Tatsächlich ist seine Handschrift so legendär nachlässig, dass sich auch sein ehemaliger Dienstherr, der bayerische König Maximilian I. Joseph, immer wieder darüber beschwert und die Schriftsachen seines Beraters und Ministers manchmal zunächst von Schreiberhand übertragen lässt.

Einmal sogar, am 5. Oktober 1813, hätte seine unleserliche Schrift fast über das Schicksal Bayerns entschieden. Man zählte zwar nach dem desaströsen Russlandfeldzug Napoleons immer noch zu den französischen Verbündeten, aber ein Frontenwechsel zu den alliierten österreichischen, russischen und preußischen Kräften schien immer opportuner. Österreichische Truppen standen bayerischen Einheiten am Inn bereits gefechtsbereit gegenüber, der österreichische Außenminister Klemens Wenzel Lothar von Metternich drohte mit Einmarsch und forderte in zwei Ultimaten den sofortigen Übertritt Bayerns. Die Zeit drängte, es ging buchstäblich um Stunden. Max I. Joseph aber schwankte und benötigte für seine Entscheidung unbedingt eine Einschätzung seines Staatsministers Montgelas. Die er dann zwar erhielt, die aber zunächst nicht zu entziffern war.
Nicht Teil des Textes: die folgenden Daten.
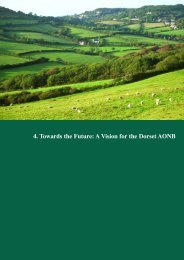4. Towards the Future: A Vision for the Dorset AONB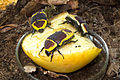 Fruit beetles (8118259389).jpg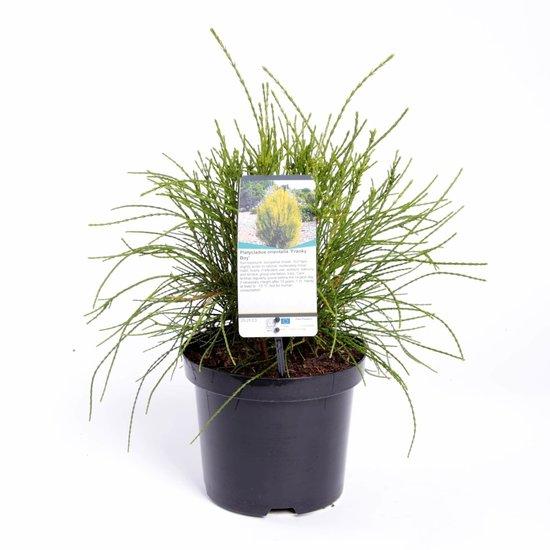 Platycladus orientalis Franky Boy - hauteur totale 40-50 cm - pot 3 ltr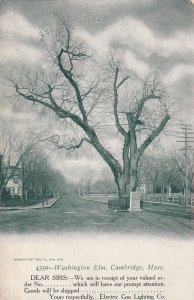 CAMBRIDGE, Massachusetts, 1900-1910's; Washington Elm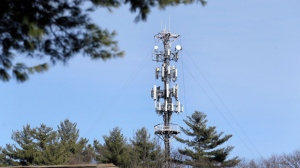In this March 13, 2017 photo, a cell tower is seen through trees in North Andover, Mass. (AP Photo/Elise Amendola)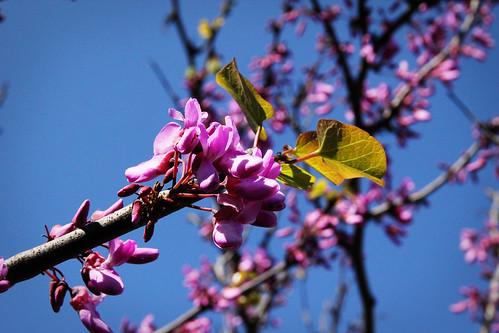 Tree-in-bloom-near-Mosta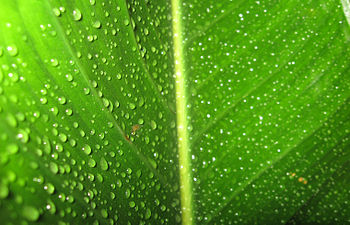 Macro of Wet Leaf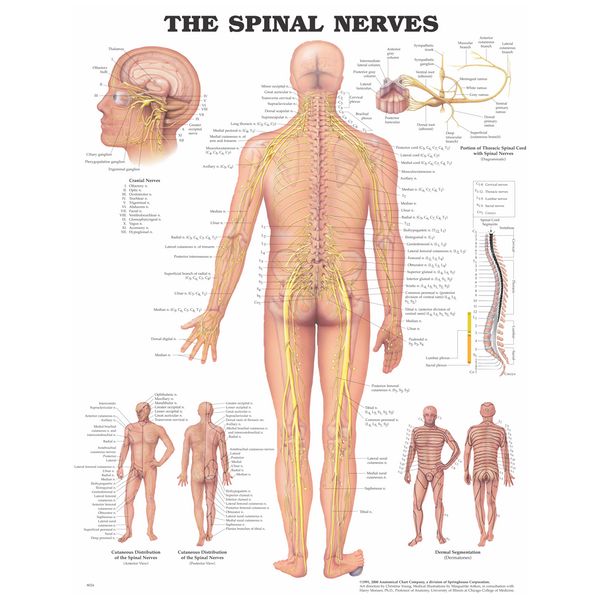 Human Anatomical Charts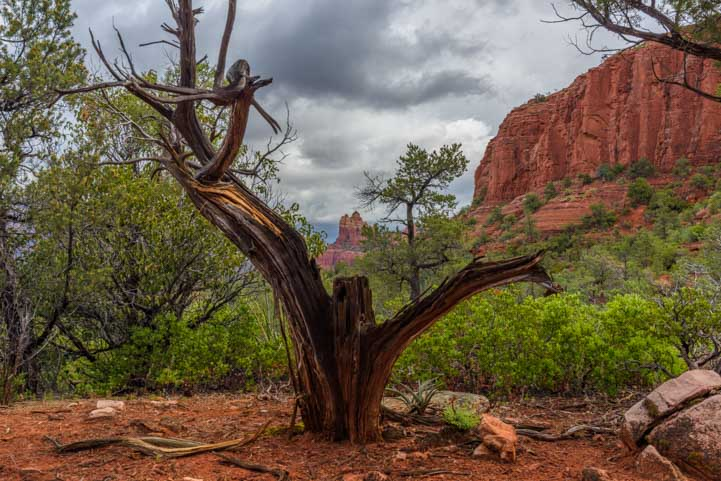 Dead tree and red rocks in Sedona Arizona-min
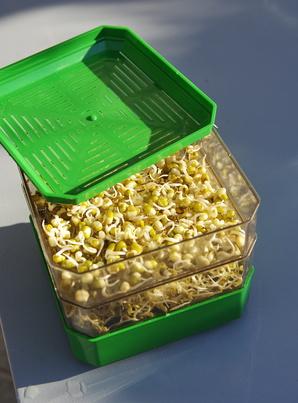 comment faire germer ses graines
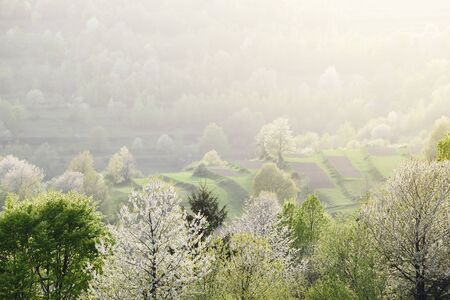 Spring background with blooming trees on the slopes of the village hills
In ähnlich ‚schwieriger‘ Schrift – im Alter wird sie zusätzlich zittriger – lobt er am 22. September 1836 in einem der beiden Großhesseloher Briefe an Julie von Zerzog den Erwerb des Guts: „Man hat hier das Vergnügen, alle Welt zu sehen, den Vorteil, immer wenn man mag, ins Schauspiel zu gehen, sich in der Nähe der Medizin und aller jener Wahlfreiheiten zu befinden, die die Nachbarschaft zur Hauptstadt bieten kann. Das alles lässt mich den Aufenthalt hier schätzen, wo ich mich übrigens passabel eingerichtet habe.“ Das Wetter sei wie überall, „auch bei uns kalt und regnerisch, aber es tröpfelt nur von Zeit zu Zeit und es trocknet schnell, so dass ich nicht von meinem täglichen Spaziergang abgehalten werde, den ich hier täglich genieße.“

 

Die Kaufsumme für das Gut? Der Gegenwert von 140 Wohnhäusern

Die Kaufsumme für das Gut, 80.000 Gulden, ist durchaus erheblich. In dieser Zeit erhalten Staatsdiener in der niedrigsten Besoldungsstufe etwa 300 Gulden im Jahr, Handwerksmeister bringen es auf 400 bis 1.200 Gulden, Tagelöhner maximal auf 100 Gulden. Montgelas gibt selbst einen Kaufkraftvergleich in seinem Brief aus Großhesselohe, in dem er sich nach dem Wetterbericht darüber beklagt, dass das Sommerheu völlig dahin sei, weil das feuchte Klima den Eintrag verhindere. Das fehlende Futter würde aber ausgeglichen und ausbalanciert, so seine Worte, „durch die Knappheit des Viehs, welches die Besitzer sich allzu schnell beeilt haben, zu verkaufen. Auf dem letzten Markt von Revula habe ich sieben Pflugochsen gekauft, im Grunde sehr schön und sehr groß, die mich 90 Gulden das Stück gekostet haben, was ich sehr teuer finde.“

Tatsächlich hätte er sich für 80.000 Gulden fast 140 Wohnhäuser statt des Guts kaufen können, folgt man den Brandversicherern, die in ihren zeitgenössischen Geschäftsberichten Wohngebäude auf durchschnittlich 600 Gulden und ein ganzes Dominikanerkonvent auf gerade einmal 5.000 Gulden taxieren. Dafür umfasst das Gut aber auch ein Gelände von etwa 120 Hektar und erstreckt sich in etwa vom nunmehr ehemaligen Großhesseloher Staatsbahnhof im Norden bis zur heutigen Burg Schwaneck in Pullach und vom Isarhochufer bis zur Isartalbahn.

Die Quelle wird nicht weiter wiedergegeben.